Frage an Anette Niemeyer von Anne K. bezüglich Wissenschaft, Forschung und Technologie
Wieso unterstützen die Sie in ihrem Programm Privatschulen, stehen die Grünen für ein amerikanisiertes Bildungssystem, bei dem der "wohlhabende" Mittelstand sich an Privatschulen anmeldet und der Rest zur staatlichen Restschule geht?
Wie stehen Sie zur Orientierungsstufe?
Gruß
Anne Kuhn
Sehr geehrte Frau Kuhn,
vielen Dank für Ihre Frage, die mir zeigt, dass Sie das Wahlprogramm von Bündnis 90/Die Grünen genau studiert haben. So werden Sie sicher auch bemerkt haben, dass uns das Thema Bildung besonders wichtig ist. Und das nicht nur, weil das Wissen und Können der Menschen für die Zukunft Mecklenburg-Vorpommerns entscheidend ist, sondern weil wir uns für die Kinder und Jugendlichen unseres Landes stark machen. In der Schule werden Grundlagen für deren weiteren Lebensweg gelegt. Und damit meine ich neben dem klassischen Schulwissen vor allem auch politische Bildung, Lernmethoden und soziale Fähigkeiten. Der Entwicklung des Schulsystems kann gar nicht genug Aufmerksamkeit (ideell und finanziell) gewidmet werden.
Mir ist die Stärkung der öffentlichen Schulen besonders wichtig. Meine Kinder besuchen bzw. besuchten beide öffentliche Schulen. Wir müssen aber zur Kenntnis nehmen, warum Eltern Privatschulen für ihre Kinder wählen (und das in steigender Anzahl). Das ist deren Eigenständigkeit mit Personalhoheit und eigenen Konzepten. Die Konkurrenz sollte deshalb nicht verteufelt, sondern als Ideengeber und Ansporn für das öffentliche Schulsystem verstanden werden. Unserer Schulen müssen mehr Eigenständigkeit erhalten bis hin zur Personalauswahl. Moderne Unterrichtsformen sollten Standard werden. Der Aus- und Weiterbildung der Lehrerinnen und Lehrer muss weitaus mehr Aufmerksamkeit gewidmet werden. Und nicht zuletzt sollten die Mitbestimmungsmöglichkeiten der Schülerinnen und Schüler und der Eltern erweitert werden. Moderne staatliche Schulen kommen den Kindern aller sozialen Gruppen zugute..
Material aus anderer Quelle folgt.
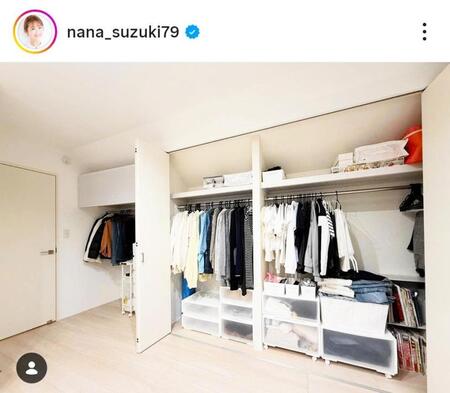 鈴木奈々のインスタグラム＠ｎａｎａ＿ｓｕｚｕｋｉ７９より
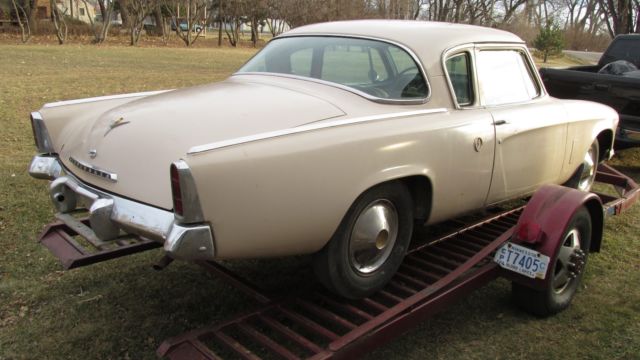 1953 Studebaker Champion Coupe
Dem längeren gemeinsamen Lernen wird nach meiner Auffassung die Zukunft gehören, denn nur so ist die individuelle Förderung jeder Schülerin und jedes Schülers möglich. Eine frühzeitige Aufteilung der Kinder dagegen fördert soziale Ausgrenzung und führt zu vergebenem Wissenspotential. Die mit diesem Schuljahr im Hauruck-Verfahren eingeführte Orientierungsstufe gegen erheblichen Widerstände von Eltern und Lehrerverbänden könnte auf diesem Weg eher schaden als nutzen.
In Mecklenburg-Vorpommern sollte deshalb schnellstens ein breiter öffentlicher Diskussionsprozess zum zukünftigen Schulsystem stattfinden, aus dem sich erst dann im Konsens und nach intensiver Vorbereitung die konkreten Schritte ableiten lassen.